(Some entries)
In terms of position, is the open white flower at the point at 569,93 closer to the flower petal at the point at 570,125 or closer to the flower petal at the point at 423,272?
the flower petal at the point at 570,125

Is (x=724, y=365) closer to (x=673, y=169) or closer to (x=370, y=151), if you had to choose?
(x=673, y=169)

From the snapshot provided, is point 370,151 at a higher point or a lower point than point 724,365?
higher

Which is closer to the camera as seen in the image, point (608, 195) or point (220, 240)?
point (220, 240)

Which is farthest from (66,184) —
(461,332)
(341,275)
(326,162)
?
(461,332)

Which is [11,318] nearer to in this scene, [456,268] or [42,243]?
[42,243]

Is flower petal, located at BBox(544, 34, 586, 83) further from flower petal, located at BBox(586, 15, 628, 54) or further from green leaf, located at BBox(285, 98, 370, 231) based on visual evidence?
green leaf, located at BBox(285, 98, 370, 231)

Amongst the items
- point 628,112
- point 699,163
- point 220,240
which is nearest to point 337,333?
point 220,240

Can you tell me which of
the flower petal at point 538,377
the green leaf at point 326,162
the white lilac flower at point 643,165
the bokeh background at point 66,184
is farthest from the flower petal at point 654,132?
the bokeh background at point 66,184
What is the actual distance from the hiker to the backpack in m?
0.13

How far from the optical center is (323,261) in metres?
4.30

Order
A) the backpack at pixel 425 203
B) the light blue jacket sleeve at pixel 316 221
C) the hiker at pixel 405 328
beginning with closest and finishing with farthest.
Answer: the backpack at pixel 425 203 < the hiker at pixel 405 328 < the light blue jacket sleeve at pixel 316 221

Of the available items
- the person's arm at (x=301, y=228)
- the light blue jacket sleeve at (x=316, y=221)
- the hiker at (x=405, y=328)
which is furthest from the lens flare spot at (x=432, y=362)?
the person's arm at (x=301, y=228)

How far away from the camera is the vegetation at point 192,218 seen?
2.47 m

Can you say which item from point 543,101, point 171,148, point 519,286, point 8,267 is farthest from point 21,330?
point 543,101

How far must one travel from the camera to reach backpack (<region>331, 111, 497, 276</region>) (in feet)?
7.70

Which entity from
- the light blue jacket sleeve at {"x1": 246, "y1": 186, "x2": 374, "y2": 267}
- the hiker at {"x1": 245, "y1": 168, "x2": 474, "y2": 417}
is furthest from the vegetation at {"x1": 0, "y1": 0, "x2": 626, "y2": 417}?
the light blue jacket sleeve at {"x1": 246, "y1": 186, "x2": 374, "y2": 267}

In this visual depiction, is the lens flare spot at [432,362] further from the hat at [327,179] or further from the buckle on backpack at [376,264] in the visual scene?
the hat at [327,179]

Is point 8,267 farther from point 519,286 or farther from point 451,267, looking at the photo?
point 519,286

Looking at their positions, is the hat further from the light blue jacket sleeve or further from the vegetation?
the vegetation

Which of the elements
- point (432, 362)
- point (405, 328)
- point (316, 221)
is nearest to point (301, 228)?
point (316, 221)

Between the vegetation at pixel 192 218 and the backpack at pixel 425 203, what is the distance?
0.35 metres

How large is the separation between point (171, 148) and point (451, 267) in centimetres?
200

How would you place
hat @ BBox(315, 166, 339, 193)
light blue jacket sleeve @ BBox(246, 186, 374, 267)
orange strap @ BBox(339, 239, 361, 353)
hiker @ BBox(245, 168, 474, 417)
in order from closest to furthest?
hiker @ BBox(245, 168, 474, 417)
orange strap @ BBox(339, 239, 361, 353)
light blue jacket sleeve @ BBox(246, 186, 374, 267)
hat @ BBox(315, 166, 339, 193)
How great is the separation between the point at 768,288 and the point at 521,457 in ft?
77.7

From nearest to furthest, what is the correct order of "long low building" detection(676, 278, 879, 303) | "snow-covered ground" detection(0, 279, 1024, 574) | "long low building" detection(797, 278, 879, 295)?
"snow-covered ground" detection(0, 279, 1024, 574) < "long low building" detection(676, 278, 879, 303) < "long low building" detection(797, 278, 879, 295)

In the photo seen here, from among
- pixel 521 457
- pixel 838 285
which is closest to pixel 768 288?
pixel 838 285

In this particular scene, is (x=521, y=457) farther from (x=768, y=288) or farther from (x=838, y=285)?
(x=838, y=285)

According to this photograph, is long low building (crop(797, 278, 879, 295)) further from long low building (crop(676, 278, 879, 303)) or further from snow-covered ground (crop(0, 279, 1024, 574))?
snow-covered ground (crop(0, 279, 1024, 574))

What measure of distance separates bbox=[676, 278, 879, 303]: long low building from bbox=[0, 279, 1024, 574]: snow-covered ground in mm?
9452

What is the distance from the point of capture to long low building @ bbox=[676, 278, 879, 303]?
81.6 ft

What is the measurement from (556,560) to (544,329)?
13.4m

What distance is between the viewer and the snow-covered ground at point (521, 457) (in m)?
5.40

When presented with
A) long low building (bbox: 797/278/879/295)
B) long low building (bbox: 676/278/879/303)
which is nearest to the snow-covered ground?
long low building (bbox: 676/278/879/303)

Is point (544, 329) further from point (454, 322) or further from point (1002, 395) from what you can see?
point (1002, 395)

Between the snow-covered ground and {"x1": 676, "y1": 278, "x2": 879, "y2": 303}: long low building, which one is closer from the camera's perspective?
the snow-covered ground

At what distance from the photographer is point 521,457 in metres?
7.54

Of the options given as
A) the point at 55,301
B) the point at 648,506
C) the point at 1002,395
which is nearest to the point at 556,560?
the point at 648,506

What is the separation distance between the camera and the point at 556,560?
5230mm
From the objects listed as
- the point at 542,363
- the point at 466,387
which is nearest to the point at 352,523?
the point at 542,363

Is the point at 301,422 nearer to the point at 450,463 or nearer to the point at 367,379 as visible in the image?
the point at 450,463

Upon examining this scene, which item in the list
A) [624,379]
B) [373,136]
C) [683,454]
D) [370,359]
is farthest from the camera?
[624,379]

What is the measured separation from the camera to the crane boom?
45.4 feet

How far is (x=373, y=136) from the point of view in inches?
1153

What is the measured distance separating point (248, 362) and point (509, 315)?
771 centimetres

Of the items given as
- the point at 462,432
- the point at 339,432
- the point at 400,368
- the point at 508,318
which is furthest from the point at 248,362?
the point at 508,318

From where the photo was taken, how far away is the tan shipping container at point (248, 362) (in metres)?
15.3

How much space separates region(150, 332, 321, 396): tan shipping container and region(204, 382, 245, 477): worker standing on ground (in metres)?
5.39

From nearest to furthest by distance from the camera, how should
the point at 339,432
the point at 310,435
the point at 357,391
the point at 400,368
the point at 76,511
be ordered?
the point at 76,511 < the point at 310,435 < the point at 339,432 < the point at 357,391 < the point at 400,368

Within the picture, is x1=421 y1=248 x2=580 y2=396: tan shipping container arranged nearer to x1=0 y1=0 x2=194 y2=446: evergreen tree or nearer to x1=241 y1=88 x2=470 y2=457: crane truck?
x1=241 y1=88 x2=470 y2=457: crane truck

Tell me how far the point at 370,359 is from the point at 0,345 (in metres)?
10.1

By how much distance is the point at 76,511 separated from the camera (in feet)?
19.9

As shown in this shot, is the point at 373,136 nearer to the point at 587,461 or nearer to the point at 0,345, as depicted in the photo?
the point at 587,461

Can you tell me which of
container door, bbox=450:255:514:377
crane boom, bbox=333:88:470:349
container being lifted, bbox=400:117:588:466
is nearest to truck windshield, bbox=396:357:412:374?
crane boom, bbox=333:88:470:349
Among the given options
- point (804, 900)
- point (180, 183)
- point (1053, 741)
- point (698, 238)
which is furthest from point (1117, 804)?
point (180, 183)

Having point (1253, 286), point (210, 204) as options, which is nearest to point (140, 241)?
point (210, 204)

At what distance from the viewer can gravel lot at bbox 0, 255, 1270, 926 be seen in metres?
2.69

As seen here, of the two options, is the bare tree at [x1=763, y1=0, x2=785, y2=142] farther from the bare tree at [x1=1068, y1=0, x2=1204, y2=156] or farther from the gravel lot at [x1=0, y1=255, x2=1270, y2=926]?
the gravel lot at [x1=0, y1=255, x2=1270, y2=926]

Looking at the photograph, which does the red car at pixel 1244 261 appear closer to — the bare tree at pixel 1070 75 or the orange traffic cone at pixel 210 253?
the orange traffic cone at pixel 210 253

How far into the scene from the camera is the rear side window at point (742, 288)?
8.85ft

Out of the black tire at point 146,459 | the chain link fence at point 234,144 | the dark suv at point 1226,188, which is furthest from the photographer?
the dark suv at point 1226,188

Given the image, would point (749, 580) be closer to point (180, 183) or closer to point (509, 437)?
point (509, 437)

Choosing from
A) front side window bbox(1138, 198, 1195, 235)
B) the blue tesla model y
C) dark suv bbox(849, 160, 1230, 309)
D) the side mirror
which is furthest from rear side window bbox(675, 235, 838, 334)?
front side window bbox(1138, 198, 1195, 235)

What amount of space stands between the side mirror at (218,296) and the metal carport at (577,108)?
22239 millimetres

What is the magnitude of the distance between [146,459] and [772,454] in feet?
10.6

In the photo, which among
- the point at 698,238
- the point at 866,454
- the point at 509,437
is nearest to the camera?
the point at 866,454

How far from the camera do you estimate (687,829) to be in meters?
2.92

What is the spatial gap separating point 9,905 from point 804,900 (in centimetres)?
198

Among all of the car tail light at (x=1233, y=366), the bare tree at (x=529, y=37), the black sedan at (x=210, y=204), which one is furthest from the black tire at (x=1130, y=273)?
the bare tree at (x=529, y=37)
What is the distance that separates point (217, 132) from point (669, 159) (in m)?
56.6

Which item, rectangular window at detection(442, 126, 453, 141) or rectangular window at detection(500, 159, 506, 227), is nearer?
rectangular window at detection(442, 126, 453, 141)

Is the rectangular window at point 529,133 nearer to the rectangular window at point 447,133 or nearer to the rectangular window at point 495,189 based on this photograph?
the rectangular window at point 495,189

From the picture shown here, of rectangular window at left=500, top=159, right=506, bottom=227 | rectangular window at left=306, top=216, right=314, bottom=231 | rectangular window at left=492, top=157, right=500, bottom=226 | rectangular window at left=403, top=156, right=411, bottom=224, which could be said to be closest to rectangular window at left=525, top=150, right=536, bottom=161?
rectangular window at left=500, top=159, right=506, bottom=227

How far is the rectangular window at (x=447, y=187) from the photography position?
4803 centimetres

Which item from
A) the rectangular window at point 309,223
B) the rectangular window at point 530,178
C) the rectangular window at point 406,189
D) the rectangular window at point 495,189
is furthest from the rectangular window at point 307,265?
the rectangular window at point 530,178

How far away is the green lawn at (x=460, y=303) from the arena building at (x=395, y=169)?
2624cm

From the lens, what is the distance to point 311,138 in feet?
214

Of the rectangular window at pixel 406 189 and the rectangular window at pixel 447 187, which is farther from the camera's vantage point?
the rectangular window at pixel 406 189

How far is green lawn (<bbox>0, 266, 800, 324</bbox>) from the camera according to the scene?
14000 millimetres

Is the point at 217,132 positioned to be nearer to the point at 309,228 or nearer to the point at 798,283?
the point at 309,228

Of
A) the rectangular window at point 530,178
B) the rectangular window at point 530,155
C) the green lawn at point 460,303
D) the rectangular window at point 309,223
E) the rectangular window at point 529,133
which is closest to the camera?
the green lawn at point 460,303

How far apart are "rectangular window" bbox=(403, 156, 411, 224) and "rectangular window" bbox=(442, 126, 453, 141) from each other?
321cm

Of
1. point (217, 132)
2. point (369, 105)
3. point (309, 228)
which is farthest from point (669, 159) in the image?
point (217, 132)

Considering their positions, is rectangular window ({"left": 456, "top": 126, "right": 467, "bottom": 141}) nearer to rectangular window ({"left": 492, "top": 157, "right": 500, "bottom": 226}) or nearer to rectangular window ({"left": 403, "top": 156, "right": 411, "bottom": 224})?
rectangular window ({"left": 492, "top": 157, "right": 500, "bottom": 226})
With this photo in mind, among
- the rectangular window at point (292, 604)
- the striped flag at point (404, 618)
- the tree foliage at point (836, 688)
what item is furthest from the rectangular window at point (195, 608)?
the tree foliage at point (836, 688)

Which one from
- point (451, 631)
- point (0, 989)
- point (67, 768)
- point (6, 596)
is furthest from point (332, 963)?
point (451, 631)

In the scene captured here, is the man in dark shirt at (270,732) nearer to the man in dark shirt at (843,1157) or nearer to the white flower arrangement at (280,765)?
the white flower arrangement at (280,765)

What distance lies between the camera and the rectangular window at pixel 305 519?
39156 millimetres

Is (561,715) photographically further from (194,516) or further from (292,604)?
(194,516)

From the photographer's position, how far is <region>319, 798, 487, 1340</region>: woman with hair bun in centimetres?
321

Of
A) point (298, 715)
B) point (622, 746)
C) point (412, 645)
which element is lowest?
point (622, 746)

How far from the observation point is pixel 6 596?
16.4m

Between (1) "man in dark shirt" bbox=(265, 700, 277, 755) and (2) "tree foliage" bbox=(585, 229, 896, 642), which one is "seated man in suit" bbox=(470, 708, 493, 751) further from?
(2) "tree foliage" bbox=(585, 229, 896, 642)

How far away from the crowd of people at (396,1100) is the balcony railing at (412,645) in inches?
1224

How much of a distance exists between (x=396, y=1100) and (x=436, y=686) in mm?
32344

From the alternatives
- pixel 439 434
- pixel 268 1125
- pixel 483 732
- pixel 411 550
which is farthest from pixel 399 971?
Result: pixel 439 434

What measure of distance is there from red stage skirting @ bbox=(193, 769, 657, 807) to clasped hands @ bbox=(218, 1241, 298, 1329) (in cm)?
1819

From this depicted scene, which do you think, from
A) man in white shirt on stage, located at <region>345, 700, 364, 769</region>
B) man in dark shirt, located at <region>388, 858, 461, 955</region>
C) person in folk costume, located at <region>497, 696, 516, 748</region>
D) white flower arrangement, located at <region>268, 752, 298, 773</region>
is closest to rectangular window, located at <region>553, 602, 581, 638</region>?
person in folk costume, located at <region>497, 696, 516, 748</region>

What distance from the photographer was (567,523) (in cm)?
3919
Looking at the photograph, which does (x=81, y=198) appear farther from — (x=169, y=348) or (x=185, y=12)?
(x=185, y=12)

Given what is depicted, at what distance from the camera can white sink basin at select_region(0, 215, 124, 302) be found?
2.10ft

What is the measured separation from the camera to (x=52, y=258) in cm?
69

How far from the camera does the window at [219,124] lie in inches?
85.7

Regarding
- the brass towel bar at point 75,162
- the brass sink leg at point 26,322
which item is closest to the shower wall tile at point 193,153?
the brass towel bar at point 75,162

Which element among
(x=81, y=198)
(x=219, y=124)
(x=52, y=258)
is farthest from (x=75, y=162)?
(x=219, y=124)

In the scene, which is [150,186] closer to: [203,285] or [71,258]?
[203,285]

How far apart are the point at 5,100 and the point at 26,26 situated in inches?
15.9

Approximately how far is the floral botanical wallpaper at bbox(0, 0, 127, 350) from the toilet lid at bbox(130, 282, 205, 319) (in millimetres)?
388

**DIRECTIONS FOR THIS TASK**
Please copy everything from the line containing "How far apart are the" down to the end of the entries, without any changes.

**CORRECT ANSWER**
How far apart are the point at 5,100 and the point at 26,26 situated in inches?
15.9

Approximately how far is the floral botanical wallpaper at bbox(0, 0, 127, 350) from the toilet lid at bbox(130, 282, 205, 319) (in millimetres)?
388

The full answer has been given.